> [À faire]
Traduisez en anglais cette phrase de la page : « La photographie puis le cinéma nous ont habitués au spectacle du sublime ; les récits de voyage ont fait leur temps. »

> [Page]
Répulsion et attirance, comme toutes les dichotomies classico-romantiques - le laid et le beau, le grotesque et le sublime, le jour et la nuit, le mal et le bien, -tendent vers l’alliance de l’image et du verbe, leur source commune étant ce spectacle sublime qui en met plein la vue à celui qui, faisant le Grand Tour, n’a que ses pauvres mots pour en parler, mais parler sans mots, n’est-ce pas l’absurde même ?

Goethe dessinait, peignait de très belles aquarelles, Hugo, lui aussi, était un dessinateur de première force : l’image tendait doucement à devenir le médium du sublime ; Caspar-David Friedrich lui voua sa vie entière.

La photographie puis le cinéma nous ont habitués au spectacle du sublime ; les récits de voyage ont fait leur temps. Nous reste, infatigable voyageuse, la littérature, seule capable de rivaliser avec le silence, en scrutant le concept de dimension.

L’aspérité avec le sublime provoque l’admiration et conduit au dépouillement. Démontrant également, s’il le fallait encore, la suprématie du regard sur toute forme d’action.
Ou d’intention.

Stéphane Pucheu nous propose en quelque sorte le spectacle d’un regard qui se regarde regarder, mais attention, l’autoscopie puchéenne n’est nullement autocentrée mais bien au contraire tournée vers le regard en train de se dire regarder. Il ne perd jamais le Nord de la réalité sublime qu’il contribue à rendre visible par ses mots.

Une phénoménologie est ainsi à l’œuvre.

Admiration et dépouillement sont alors, effectivement, les maître-mots d’une démonstration tout en monstrations : la suprématie du regard sur l’action, soit, en d’autres termes la suprématie de la vita contemplativa sur la vitaactiva ne se vit, ne s’expérimente qu’en dialoguant avec ce tiers sublime qu’est la parole en action animée par le désir de donner à voir.

> [Matériel fourni]
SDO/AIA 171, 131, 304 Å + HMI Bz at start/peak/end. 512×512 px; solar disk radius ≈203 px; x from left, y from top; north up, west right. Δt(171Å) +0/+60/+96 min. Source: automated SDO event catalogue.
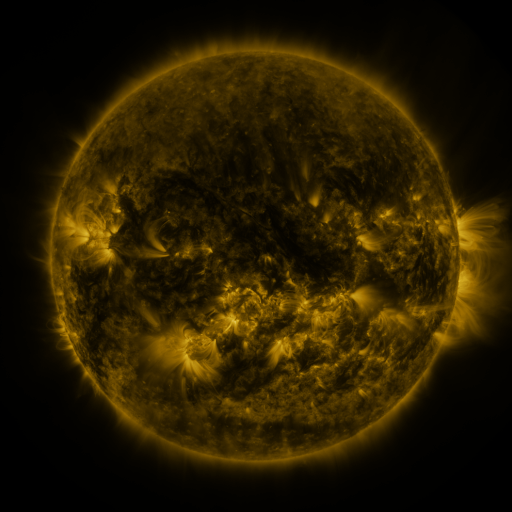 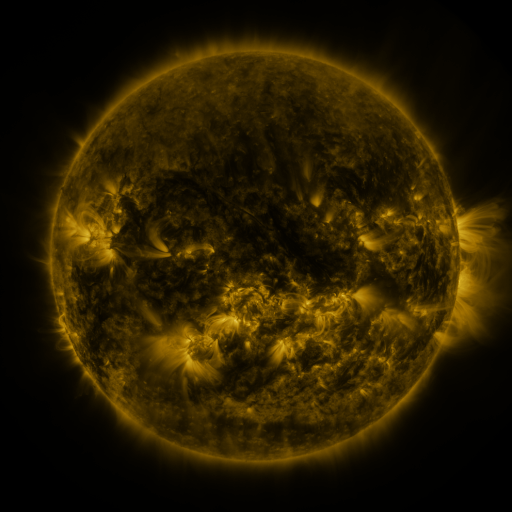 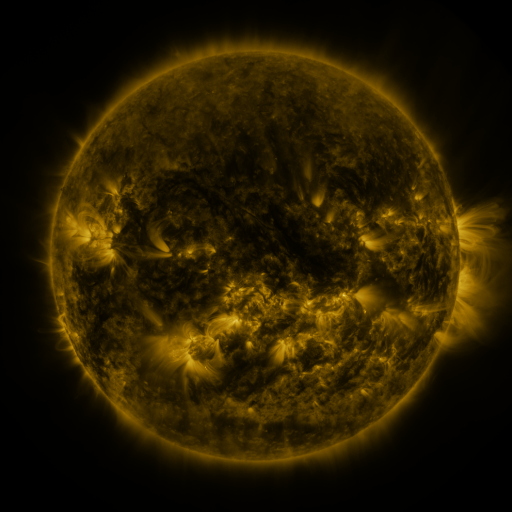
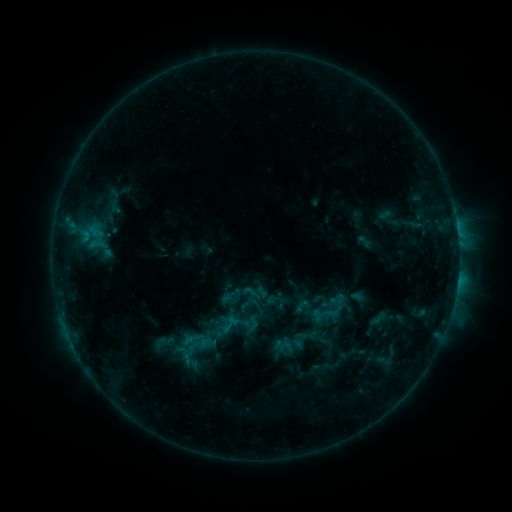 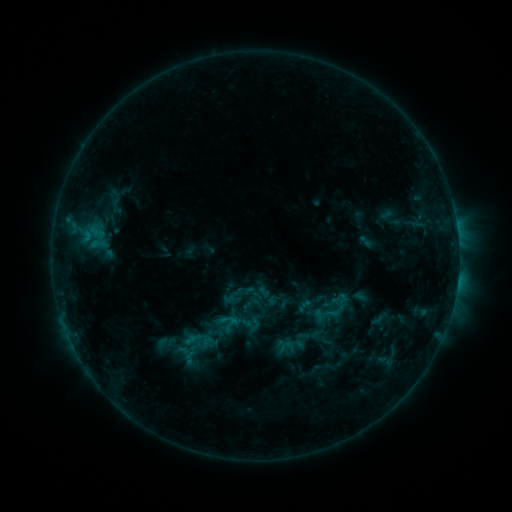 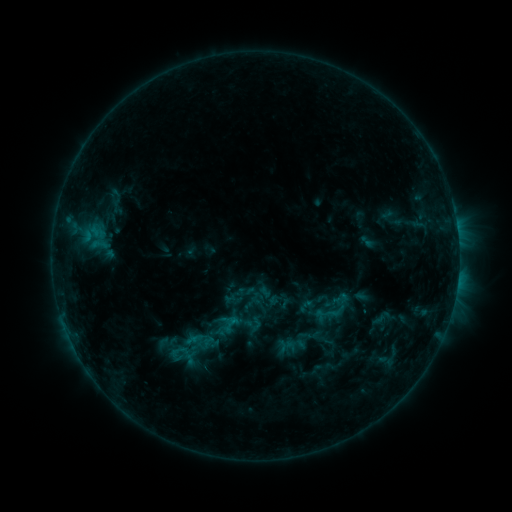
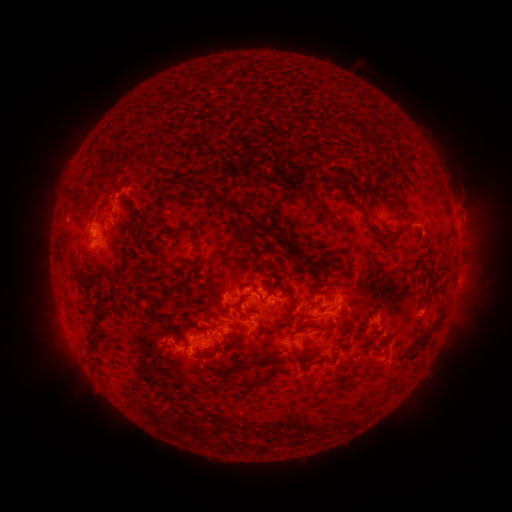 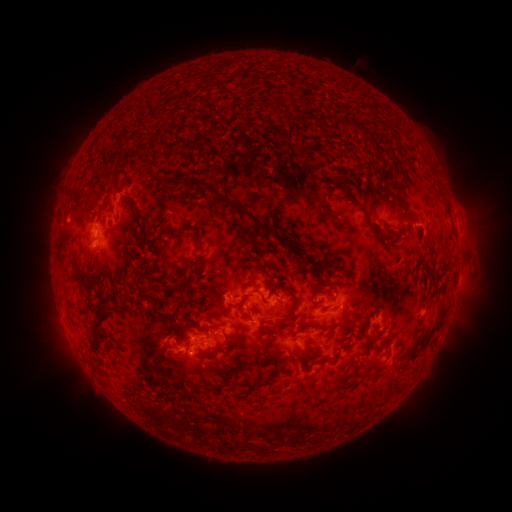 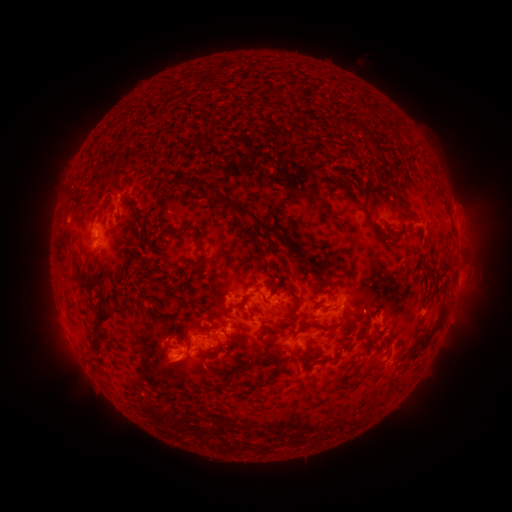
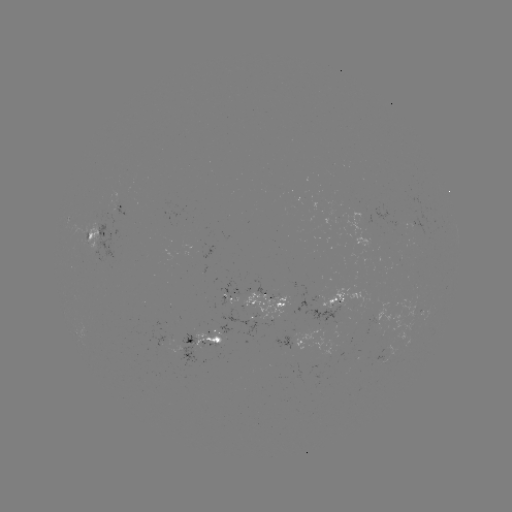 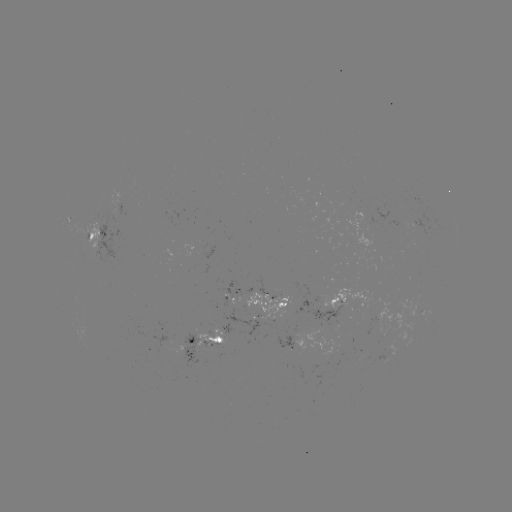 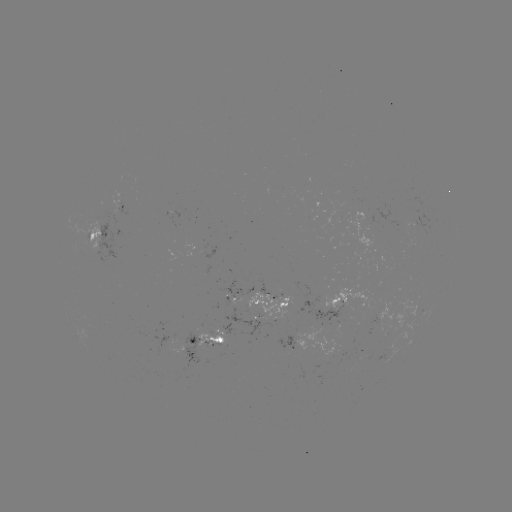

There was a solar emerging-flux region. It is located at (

> [Bonne réponse]
Photography and then cinema have accustomed us to the spectacle of the sublime; travel narratives have had their day.